== ЗАДАНИЕ ДЛЯ ВЫПОЛНЕНИЯ ==
Замените "Полковая разведка" на "Дивизионная разведка" и приведите отрывок из записок окопного офицера, начиная со слов "На ночь по всему" и заканчивая словами "не было обнаружено.".

== ТЕКСТ ДЛЯ РАБОТЫ ==
☆ ☆ ☆
Война от звонка до звонка. Записки окопного офицера
  • Текст добавлен: 6 октября 2016, 21:42

Текст книги "Война от звонка до звонка. Записки окопного офицера"


Автор книги: Николай Ляшенко



сообщить о нарушении

Текущая страница: 18 (всего у книги 38 страниц)

На ночь по всему плацдарму были выставлены усиленные посты и группы секрета. Полковая разведка работала всю ночь, было выловлено еще несколько эсэсовцев. Утром организовали сплошное прочесывание, но нигде никого не было обнаружено.

Так раз и навсегда было покончено с попытками немцев выбить нас с завоеванного плацдарма. Потерпев ряд ощутимых поражений при попытках выйти к Волхову или вклиниться в наше расположение, они никогда больше не испытывали наши силы. Правда, фашисты не оставляли нас в покое и потом. Периодически они устраивали налеты авиации, артиллерийские обстрелы и даже отдельные вылазки, но это уже были не попытки выбить нас с левого берега, а обычные боевые действия воюющих сторон, длительное время находящихся в состоянии обороны. Не может армия месяцами сидеть в окопах, ничего не делая.

Через три дня после разгрома я возвращался на командный пункт полка, и мне захотелось посмотреть на то место, где несколько дней тому назад лейтенант Филатов со своими автоматчиками разгромил батальон гитлеровцев, проникших в наше расположение.

Вот и оно, логово, где располагались фашисты. Повсюду на помятой траве чернели пятна засохшей крови, валялись обрывки серо-зеленых немецких мундиров, металлические коробки из-под пулеметных лент, множество рассыпанных патронов, гранат, мин; и везде пустые консервные банки и круглые, плоские баночки из-под сливочного масла из цветной пластмассы с завинчивающимися крышками; кое-где на траве и на ветвях деревьев висела рваная зеленая вуаль. Вот и все, что осталось от завоевателей. Их трупы уже были подобраны и зарыты нашей трофейной командой, а те, что плавали в болоте, остались там навечно, пополняя собой химический состав болотной грязи, их никто не вылавливал.
☆ ☆ ☆
[Данные о пространственных рассуждениях по изображениям]
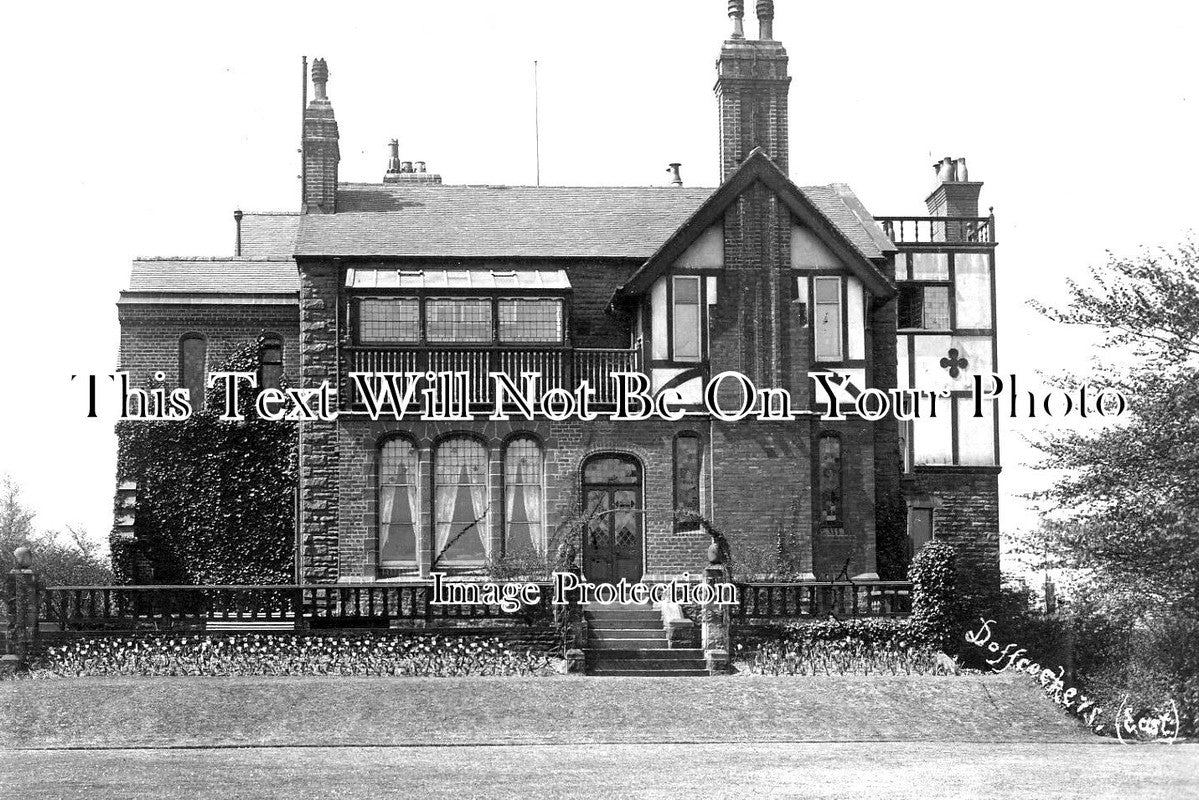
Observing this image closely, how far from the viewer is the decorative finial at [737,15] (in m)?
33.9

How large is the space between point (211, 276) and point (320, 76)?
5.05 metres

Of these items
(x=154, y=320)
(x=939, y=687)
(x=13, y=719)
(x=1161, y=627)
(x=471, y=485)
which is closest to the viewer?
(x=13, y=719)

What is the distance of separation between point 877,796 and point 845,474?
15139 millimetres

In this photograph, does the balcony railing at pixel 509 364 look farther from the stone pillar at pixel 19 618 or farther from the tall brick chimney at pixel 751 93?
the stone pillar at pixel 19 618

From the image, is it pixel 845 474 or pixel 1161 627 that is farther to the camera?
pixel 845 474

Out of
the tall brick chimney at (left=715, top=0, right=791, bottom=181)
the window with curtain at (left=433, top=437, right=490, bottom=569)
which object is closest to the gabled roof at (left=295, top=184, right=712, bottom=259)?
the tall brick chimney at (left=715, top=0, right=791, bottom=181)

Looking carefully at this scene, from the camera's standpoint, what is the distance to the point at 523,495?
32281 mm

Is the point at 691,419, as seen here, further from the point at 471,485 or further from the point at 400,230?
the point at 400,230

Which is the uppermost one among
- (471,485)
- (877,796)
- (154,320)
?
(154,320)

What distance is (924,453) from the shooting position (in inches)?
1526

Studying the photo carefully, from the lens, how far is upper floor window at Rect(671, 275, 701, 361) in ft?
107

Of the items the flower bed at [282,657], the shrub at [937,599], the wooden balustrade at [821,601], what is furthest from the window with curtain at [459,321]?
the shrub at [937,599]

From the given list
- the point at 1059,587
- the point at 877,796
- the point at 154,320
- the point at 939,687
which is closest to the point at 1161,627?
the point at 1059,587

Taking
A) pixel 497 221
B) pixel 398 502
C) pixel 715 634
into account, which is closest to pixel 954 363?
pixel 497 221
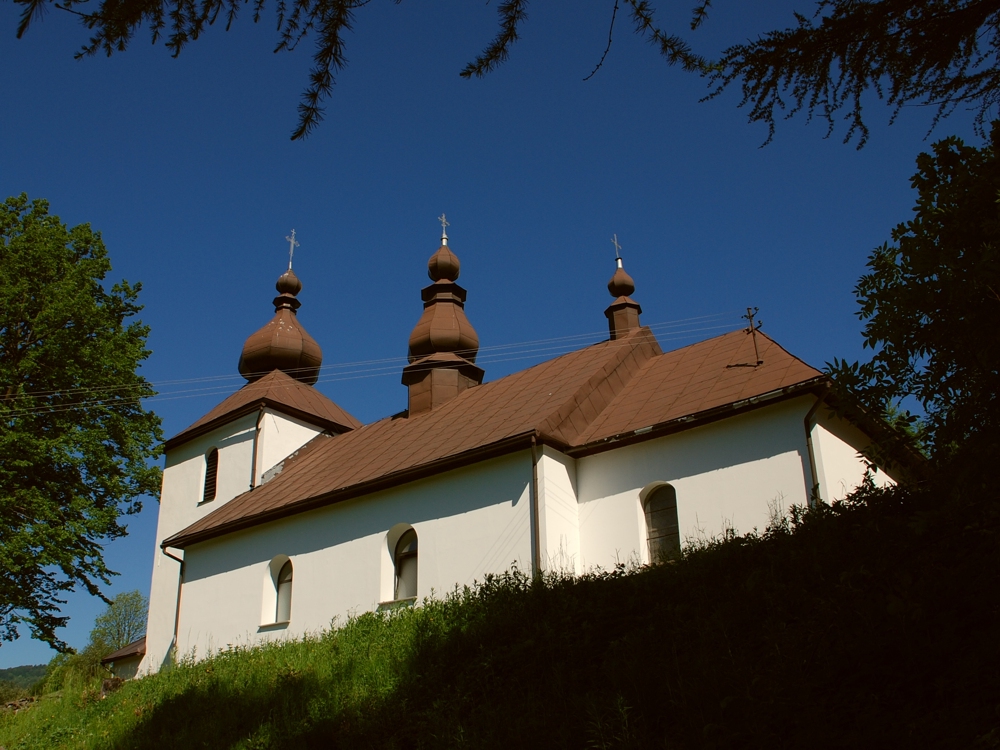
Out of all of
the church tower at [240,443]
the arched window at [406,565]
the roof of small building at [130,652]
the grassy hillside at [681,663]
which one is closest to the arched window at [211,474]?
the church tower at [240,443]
☆ ☆ ☆
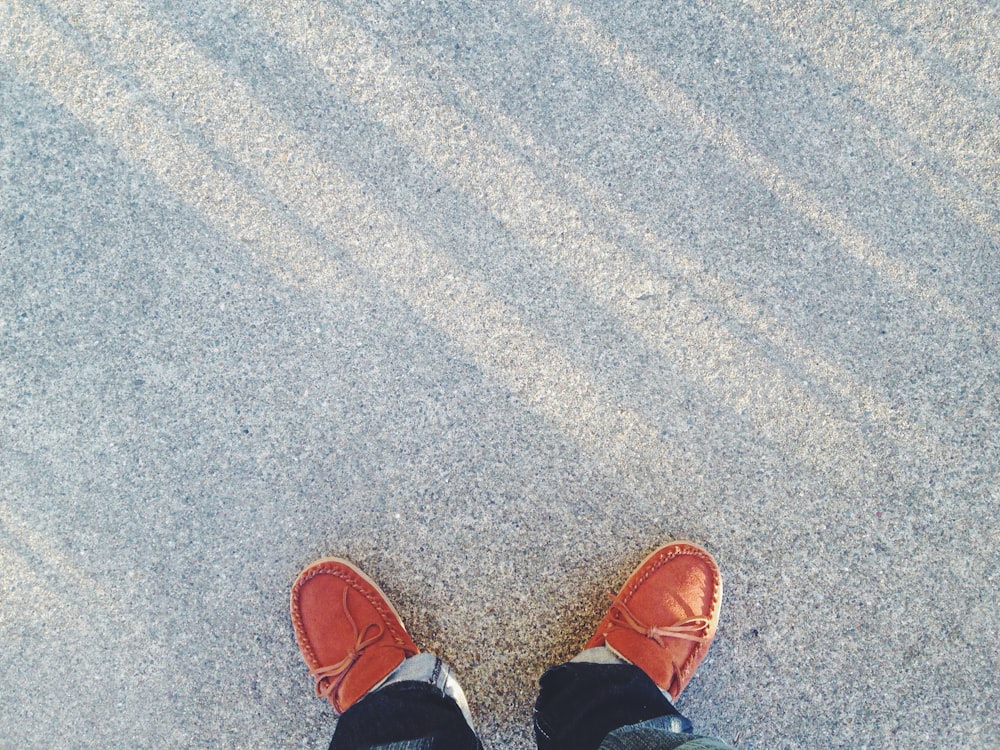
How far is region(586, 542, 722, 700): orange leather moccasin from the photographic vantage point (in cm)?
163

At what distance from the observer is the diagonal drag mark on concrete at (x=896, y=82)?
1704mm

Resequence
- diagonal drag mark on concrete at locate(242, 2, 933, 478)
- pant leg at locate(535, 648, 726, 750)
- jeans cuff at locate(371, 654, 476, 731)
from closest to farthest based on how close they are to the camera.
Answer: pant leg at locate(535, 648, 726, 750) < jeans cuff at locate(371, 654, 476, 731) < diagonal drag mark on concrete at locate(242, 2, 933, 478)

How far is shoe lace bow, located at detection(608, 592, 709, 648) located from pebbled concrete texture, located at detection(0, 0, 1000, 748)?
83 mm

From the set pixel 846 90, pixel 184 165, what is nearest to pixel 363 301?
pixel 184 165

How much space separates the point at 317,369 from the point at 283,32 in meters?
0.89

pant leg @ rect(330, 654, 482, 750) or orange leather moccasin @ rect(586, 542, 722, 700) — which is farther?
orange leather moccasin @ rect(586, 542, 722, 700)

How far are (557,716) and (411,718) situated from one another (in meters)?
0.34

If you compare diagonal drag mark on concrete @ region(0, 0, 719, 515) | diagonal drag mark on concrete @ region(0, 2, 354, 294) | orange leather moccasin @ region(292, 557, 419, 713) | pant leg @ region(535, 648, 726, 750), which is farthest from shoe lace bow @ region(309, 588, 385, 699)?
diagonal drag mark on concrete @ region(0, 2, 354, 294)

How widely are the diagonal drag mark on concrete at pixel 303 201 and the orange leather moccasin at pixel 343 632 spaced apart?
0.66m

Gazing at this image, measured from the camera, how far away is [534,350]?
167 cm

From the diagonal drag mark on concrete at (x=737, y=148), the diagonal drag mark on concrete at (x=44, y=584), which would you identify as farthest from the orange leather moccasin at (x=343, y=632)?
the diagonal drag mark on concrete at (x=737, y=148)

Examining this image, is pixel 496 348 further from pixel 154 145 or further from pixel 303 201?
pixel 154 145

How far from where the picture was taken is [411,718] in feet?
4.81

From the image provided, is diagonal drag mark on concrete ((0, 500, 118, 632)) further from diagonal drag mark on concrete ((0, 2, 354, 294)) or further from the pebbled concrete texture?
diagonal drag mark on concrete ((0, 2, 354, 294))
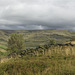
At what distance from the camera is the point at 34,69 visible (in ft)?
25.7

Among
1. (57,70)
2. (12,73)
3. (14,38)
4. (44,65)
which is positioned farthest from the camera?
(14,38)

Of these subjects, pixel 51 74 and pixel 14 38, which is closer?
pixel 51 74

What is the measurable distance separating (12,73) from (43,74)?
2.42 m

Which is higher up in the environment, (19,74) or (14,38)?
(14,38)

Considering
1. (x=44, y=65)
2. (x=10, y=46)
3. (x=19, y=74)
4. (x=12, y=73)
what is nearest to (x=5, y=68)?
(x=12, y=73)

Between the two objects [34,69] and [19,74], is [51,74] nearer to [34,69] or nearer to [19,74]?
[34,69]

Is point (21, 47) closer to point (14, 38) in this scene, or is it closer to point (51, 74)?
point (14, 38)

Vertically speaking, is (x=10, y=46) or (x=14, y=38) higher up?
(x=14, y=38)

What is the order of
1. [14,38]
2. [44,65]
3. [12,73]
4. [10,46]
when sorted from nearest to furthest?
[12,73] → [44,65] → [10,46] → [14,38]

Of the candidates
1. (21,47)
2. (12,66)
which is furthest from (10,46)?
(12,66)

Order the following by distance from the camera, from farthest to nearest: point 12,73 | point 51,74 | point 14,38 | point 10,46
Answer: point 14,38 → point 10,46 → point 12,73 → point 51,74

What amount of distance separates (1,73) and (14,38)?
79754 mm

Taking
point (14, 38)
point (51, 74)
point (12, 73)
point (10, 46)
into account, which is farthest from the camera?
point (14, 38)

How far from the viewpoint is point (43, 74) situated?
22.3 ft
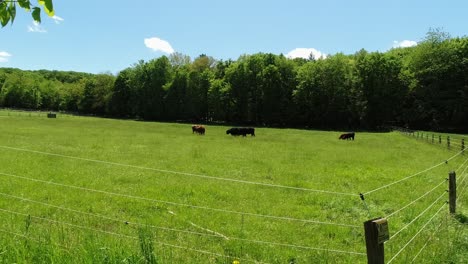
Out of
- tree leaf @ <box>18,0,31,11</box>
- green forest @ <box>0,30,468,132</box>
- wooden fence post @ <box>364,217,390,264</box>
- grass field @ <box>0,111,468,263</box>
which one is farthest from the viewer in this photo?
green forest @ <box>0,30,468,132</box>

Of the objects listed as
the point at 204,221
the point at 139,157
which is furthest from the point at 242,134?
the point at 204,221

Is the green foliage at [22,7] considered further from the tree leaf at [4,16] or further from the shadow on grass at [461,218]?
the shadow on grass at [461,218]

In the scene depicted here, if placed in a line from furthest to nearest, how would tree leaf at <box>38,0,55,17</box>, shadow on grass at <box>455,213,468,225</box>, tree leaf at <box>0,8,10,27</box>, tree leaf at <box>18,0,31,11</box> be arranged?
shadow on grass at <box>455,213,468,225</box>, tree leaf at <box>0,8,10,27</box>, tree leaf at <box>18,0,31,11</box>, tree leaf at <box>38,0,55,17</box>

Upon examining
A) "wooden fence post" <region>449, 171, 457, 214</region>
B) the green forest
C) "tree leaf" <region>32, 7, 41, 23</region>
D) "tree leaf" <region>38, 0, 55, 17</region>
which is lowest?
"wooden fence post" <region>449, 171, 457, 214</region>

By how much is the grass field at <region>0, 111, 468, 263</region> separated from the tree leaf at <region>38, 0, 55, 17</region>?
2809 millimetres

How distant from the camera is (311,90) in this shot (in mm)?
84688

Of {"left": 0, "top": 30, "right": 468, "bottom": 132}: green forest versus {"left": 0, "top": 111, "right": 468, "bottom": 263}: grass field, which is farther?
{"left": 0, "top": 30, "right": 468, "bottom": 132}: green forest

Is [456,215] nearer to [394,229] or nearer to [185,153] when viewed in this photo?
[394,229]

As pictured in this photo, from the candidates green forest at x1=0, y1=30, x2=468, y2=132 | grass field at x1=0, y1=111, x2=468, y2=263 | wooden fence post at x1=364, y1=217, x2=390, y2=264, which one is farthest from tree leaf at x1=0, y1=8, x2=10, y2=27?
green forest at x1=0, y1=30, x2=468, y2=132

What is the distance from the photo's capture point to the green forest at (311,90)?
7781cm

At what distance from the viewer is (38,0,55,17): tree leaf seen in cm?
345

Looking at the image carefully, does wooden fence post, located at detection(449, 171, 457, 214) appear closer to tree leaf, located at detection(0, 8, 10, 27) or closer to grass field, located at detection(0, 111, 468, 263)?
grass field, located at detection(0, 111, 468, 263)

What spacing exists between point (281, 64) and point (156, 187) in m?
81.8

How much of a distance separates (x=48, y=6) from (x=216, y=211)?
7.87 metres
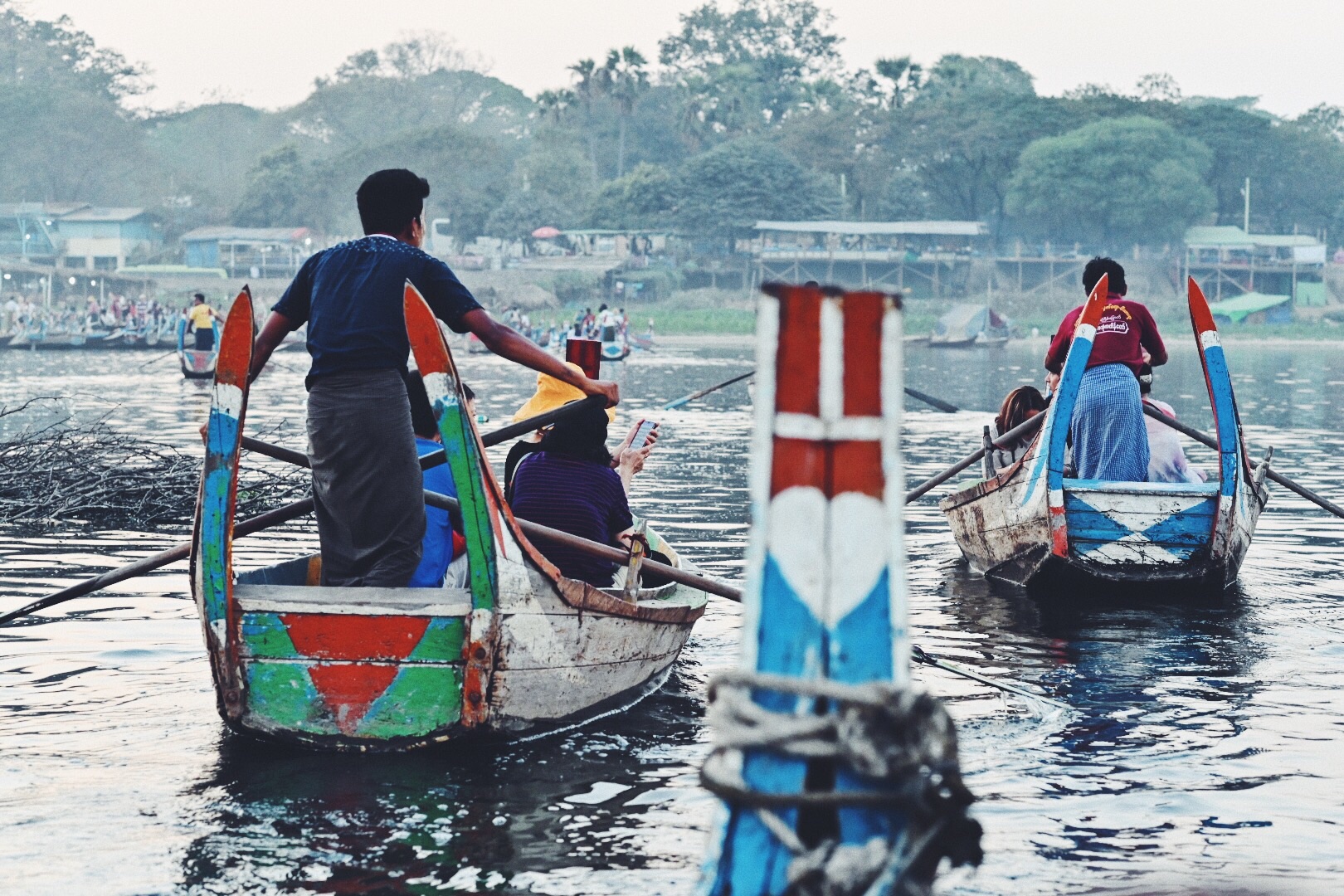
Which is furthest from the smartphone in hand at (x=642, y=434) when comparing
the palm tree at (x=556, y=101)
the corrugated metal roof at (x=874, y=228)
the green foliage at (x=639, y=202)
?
☆ ☆ ☆
== РЕШЕНИЕ ЗАДАНИЯ ==
На ночь по всему плацдарму были выставлены усиленные посты и группы секрета. Дивизионная разведка работала всю ночь, было выловлено еще несколько эсэсовцев. Утром организовали сплошное прочесывание, но нигде никого не было обнаружено.